South Africa’s top three management companies, according to their PlexCrown ranking (based on the PlexCrown ratings of their qualifying funds), are Allan Gray, PSG and Coronation. The three companies retained the positions they held at the end of the first quarter.
Allan Gray’s rating improved from 4.745 PlexCrowns in the first quarter to 4.982 PlexCrowns in the second quarter, despite the drop in the rating of the Allan Gray-Orbis Global Optimal Fund of Funds (down to two PlexCrowns).
The company had eight qualifying funds, of which six received the maximum rating of five PlexCrowns: the Allan Gray-Orbis Global Equity Feeder Fund, Allan Gray-Orbis Global Fund of Funds, Allan Gray Equity Fund, Allan Gray Bond Fund, Allan Gray Balanced Fund and Allan Gray Stable Fund.

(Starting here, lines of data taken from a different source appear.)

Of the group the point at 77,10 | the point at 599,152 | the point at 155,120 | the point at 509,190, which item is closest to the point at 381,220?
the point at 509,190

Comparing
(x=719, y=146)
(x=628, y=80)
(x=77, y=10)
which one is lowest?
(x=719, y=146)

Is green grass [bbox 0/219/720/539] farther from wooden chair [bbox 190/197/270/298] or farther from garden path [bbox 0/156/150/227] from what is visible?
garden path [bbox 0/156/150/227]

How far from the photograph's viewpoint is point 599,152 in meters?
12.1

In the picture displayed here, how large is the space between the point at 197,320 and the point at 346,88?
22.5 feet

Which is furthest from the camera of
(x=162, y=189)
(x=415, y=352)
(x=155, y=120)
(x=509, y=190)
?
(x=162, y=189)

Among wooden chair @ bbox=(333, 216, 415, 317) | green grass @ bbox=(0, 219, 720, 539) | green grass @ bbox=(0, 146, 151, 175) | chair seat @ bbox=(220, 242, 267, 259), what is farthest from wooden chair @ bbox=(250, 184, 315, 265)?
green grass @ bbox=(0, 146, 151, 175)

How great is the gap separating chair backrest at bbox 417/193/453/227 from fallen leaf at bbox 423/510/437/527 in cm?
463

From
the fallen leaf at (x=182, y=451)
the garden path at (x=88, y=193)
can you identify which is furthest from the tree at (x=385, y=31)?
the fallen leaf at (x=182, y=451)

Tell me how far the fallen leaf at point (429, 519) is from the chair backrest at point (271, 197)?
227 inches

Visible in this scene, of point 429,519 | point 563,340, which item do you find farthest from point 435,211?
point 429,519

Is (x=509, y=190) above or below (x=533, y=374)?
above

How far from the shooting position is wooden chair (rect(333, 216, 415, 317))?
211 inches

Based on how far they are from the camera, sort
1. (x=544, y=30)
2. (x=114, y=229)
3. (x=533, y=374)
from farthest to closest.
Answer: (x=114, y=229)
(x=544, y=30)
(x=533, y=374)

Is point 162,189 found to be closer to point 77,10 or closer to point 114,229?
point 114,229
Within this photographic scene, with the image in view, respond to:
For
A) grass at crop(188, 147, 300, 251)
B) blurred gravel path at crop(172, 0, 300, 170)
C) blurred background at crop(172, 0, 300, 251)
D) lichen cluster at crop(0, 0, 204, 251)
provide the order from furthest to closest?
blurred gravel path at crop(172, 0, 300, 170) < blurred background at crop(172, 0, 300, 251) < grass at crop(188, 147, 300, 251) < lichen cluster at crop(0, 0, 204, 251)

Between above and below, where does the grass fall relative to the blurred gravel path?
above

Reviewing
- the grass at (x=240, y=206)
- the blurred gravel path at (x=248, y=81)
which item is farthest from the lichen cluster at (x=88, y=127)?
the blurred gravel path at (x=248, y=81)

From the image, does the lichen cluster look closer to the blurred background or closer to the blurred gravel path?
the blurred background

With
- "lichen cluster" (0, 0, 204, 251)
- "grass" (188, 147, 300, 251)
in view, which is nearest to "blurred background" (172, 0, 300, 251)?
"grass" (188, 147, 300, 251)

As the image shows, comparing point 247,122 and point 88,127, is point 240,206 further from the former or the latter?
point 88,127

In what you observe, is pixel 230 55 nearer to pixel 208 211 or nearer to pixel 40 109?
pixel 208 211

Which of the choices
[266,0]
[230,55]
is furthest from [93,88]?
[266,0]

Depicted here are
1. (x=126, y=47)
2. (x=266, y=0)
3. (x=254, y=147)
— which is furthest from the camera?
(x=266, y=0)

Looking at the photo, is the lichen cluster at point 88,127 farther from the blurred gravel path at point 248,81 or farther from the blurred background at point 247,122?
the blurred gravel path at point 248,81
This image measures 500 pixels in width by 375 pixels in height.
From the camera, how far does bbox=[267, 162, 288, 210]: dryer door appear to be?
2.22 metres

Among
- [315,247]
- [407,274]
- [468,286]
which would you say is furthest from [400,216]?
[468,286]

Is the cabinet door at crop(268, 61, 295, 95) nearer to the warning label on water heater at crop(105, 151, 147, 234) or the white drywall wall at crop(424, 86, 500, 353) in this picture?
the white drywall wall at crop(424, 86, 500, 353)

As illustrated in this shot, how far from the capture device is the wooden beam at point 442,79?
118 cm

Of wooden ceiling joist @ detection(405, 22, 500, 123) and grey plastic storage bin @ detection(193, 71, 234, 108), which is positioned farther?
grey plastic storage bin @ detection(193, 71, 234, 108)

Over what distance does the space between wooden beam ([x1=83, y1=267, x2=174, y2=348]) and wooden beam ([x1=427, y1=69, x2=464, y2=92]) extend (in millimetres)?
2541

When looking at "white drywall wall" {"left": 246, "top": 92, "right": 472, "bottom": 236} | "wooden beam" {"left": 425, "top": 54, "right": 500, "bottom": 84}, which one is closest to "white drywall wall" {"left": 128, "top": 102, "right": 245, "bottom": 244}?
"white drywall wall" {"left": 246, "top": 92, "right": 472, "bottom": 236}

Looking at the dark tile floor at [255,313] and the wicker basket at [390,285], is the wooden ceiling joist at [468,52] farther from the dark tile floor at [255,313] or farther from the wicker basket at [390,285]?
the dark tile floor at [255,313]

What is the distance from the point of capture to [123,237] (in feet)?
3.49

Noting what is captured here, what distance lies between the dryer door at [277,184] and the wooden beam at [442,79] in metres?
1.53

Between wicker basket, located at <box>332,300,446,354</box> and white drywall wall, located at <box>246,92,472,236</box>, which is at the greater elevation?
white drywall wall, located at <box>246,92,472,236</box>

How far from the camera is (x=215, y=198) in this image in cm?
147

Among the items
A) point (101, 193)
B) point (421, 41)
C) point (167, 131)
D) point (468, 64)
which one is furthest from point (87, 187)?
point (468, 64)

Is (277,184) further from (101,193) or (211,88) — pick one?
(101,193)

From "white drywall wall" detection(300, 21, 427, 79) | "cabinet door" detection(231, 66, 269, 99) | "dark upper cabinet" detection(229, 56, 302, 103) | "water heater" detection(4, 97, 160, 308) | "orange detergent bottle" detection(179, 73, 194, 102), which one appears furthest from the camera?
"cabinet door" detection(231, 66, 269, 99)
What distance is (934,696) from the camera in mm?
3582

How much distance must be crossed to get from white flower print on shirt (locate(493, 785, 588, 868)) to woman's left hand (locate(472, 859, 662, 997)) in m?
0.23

PSG’s rating showed a small decline, quarter-on-quarter, from 4.491 to 4.392 PlexCrowns. It retained its second-place position, according to ProfileData, because of the “stellar performance of PSG’s Flexible Fund, as well as the PSG Equity Fund”. These funds each earned five PlexCrowns. Of its eight qualifying funds, other funds to achieve five PlexCrowns were the Balanced Fund and the Stable Fund.
Coronation Fund Managers had 18 qualifying funds, and retained its third place in the rankings with a marginally improved score: from 3.789 to 3.824 PlexCrowns. Its five-PlexCrown funds are the Optimum Growth Fund, Resources Fund, Bond Fund and Jibar Plus Fund.